Price has always dreamed big with Playtonic. Last time we spoke with him he discussed the firm's aim to release a game or two every year. "Maybe even three games," he says now.
Yet that ambition is tapered by a nervousness, too. What we played of The Impossible Lair felt really good. But Price knows that in this industry, success is never guaranteed, no matter how good you might be.
"I'm always nervous," he concludes. "It's been two and a half years since the first Yooka-Laylee, and the landscape for gaming has changed again. There are even more games released on Steam, and now Epic has opened a store, but that doesn't matter because everyone is just playing Fortnite anyway. Everyone is about free games. And Game Pass is a thing, and it's taking off from what I hear. There are so many things that have happened in a short space of time. Our first game was commercially successful, and it ended up winning over a load of people... so with the second game, surely nothing can go wrong? But the market has changed so much. I'm still not sleeping.

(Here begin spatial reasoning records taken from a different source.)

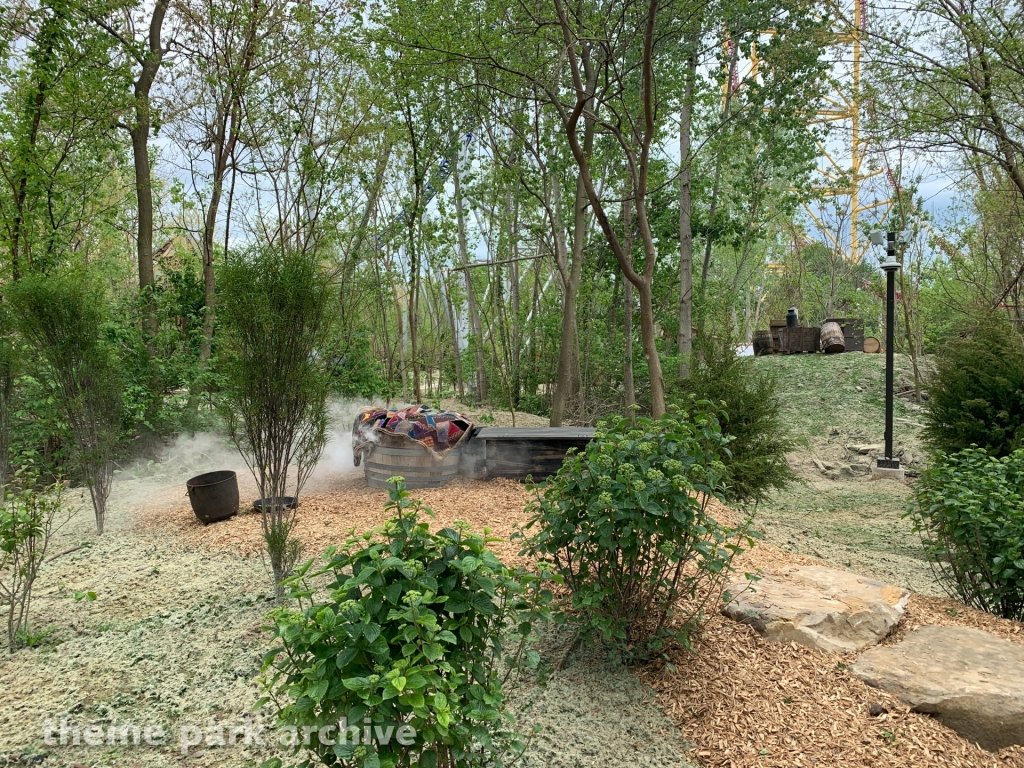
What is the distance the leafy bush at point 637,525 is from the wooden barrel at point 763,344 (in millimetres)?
15790

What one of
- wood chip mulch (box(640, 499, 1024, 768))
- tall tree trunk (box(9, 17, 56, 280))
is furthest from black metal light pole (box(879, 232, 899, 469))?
tall tree trunk (box(9, 17, 56, 280))

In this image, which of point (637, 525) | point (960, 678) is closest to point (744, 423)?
point (960, 678)

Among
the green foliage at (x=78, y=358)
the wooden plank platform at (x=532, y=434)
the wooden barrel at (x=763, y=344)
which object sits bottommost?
the wooden plank platform at (x=532, y=434)

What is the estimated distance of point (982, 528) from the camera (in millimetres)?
3465

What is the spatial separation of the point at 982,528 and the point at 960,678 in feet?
4.11

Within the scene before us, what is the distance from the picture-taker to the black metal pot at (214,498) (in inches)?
203

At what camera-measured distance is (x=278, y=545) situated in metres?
3.61

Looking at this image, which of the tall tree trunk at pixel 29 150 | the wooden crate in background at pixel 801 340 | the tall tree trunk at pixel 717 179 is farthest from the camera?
the wooden crate in background at pixel 801 340

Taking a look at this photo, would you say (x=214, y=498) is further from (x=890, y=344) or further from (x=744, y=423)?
(x=890, y=344)

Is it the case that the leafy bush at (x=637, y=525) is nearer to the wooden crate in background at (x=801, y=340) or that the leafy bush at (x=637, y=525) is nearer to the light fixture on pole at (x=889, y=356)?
the light fixture on pole at (x=889, y=356)

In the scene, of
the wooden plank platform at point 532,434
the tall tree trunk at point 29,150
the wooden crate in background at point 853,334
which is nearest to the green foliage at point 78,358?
the tall tree trunk at point 29,150

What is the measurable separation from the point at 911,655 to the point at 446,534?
2469mm

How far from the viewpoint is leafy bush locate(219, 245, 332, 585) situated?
3.64 m

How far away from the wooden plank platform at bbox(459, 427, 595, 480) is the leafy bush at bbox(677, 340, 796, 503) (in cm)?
137
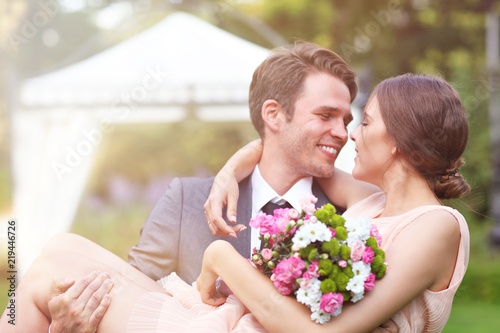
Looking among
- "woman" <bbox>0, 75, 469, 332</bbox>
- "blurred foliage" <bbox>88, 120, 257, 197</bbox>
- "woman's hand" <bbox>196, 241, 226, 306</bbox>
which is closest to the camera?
"woman" <bbox>0, 75, 469, 332</bbox>

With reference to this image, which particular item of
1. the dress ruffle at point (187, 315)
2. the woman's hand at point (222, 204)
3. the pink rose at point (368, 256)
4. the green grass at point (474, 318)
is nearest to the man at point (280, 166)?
the woman's hand at point (222, 204)

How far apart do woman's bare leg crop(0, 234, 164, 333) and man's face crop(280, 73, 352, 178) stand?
85cm

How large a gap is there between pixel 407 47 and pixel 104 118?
573cm

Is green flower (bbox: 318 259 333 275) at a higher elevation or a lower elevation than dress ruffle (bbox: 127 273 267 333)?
higher

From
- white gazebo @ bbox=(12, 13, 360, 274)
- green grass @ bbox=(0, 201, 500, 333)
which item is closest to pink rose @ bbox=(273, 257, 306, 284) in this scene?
white gazebo @ bbox=(12, 13, 360, 274)

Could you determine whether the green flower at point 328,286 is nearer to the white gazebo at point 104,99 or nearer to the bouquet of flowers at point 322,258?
the bouquet of flowers at point 322,258

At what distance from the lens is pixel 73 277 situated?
2.45 meters

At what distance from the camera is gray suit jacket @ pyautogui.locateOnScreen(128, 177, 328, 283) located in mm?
2826

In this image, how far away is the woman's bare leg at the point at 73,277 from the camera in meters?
2.36

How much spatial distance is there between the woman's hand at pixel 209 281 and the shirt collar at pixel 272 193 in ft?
1.98

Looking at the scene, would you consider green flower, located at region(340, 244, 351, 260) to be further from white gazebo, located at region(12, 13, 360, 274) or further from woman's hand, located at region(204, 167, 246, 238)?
white gazebo, located at region(12, 13, 360, 274)

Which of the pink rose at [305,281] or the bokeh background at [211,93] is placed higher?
the pink rose at [305,281]

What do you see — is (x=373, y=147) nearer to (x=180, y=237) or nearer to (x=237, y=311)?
(x=237, y=311)

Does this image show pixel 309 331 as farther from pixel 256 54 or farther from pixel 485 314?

"There are so many stories of companies who had hit after hit after hit, but don't exist today. And those that missed a few times, but went on to be really successful with a hit game.
"We are very aware that you can trip over things you didn't see coming. We're not going to go crazy and build that office with a slide between floors. We are just going to take baby steps and keep building, try and keep a bit more under the radar and let our games speak for themselves, rather than the hype machine we had with Yooka-Laylee. Touch wood that will work out for us."